Dyllan McGee, Betsy West, and Peter Kunhardt’s 2013 film Makers: Women Who Make America takes a slightly different approach to its subject matter. Rather than focus on any particular sector of feminism, such as the Feminist Art Movement, Makers tells the more general story of how ‘second wave feminism’ changed the lives of American citizens for the better. In doing so, it largely focuses on legal change and has a liberal feminist bias but, having learned from past critiques of feminist historiographical exclusionism, includes the perspectives and anecdotes of more radical feminists, Black feminists, and Chicana feminists and touches on non-legal feminist battles as well. Like !WAR, Makers moves chronologically (starting with Betty Friedan’s 1963 bestseller The Feminine Mystique and extending into concerns of American women in the present). It is also structured largely around talking head interviews, strung together with voiceover narration, though this time the narration is not voiced in first person by one or more of the filmmakers but in third person by the actress Meryl Streep. The documentary culls from dozens of archives for its documentary film footage, newspaper headlines, and still photographs, however, like !WAR, it contributes original interviews, in this case all conducted relatively recently. In approaching this past by way of women in the present, the viewer witnesses how feminism lives on in contemporary culture and politics. The inheritance is apparent.

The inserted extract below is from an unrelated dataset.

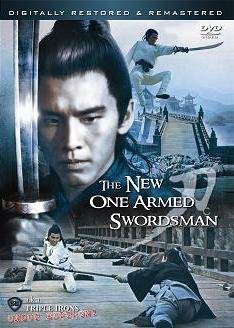 New One Armed Swordsman DVD (Armed Swordsman New One The)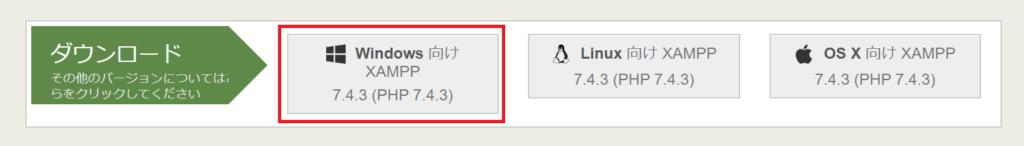XAMPPをダウンロードするOSを選択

Due to the film’s generally uncontroversial thesis that 1970s U.S. feminisms changed American women’s lives for the better and its respectable initial airing on PBS, the filmmakers were able to solicit the participation of hundreds of women, notable for their contributions to women’s lives, whether in politics, organizing, or culture/entertainment, including Gloria Steinem, Alix Kates Shulman, Rita Mae Brown, Hillary Rodham Clinton, Ellen Degeneres, and Oprah Winfrey. As this list suggests, Makers, unlike !WAR, insists on the continued recognition of feminists’ contributions to American political and cultural spheres. It posits its younger interviewees as direct beneficiaries of its older interviewees’ achievements and establishes a clear temporal line of descent from past to present. However, in order to make this argument, the film finds itself needing to perform a fair amount of rhetorical gymnastics at its conclusion, as it attempts to address the ‘postfeminism’ that supposedly characterizes women’s attitudes today. The last half hour of the film cuts together previously identified ‘second wave’ interviewees delineating their hopes for younger generations of women as well as what they see as their own movement’s failures—the unratified Equal Rights Amendment and the dissolution of many 1970s feminist organizations in the 1980s—with a set of new interviewees, including the grown biological daughter of one of the second wavers, speaking to their disinterest in the kinds of activism that the generation before them initiated while also recognizing how their choices were made possible by them. The tension is for the most part resolved in the film’s last few minutes, as it builds to a more hopeful finale, complete with an unabashed swelling score, suggesting that the movement did not fail so much as remains unfinished. However, the film does little to account for how feminism itself might need to change in order to survive, and it refuses to consider any possible relationships between past and present feminisms other than that of the mother and daughter who may or may not work their problems out.
The Digital Archives
While it might sound like I am asking a lot of these two documentaries, both !WAR and Makers actually offer alternatives to their own narrative arcs in that neither claims to be a self-contained text. Instead, they have both made substantial portions of their original footage available to interested viewers online. In doing so, these projects open up the ways in which those on the receiving end of 1970s feminist history could possibly engage with their content. Put another way, the archives exceed the teleological claims of their original sources. Though not especially innovative as far as new media platforms are concerned, these interview-based archives are remarkable for offering flexibility, dynamism, and reciprocity in the approach to this history.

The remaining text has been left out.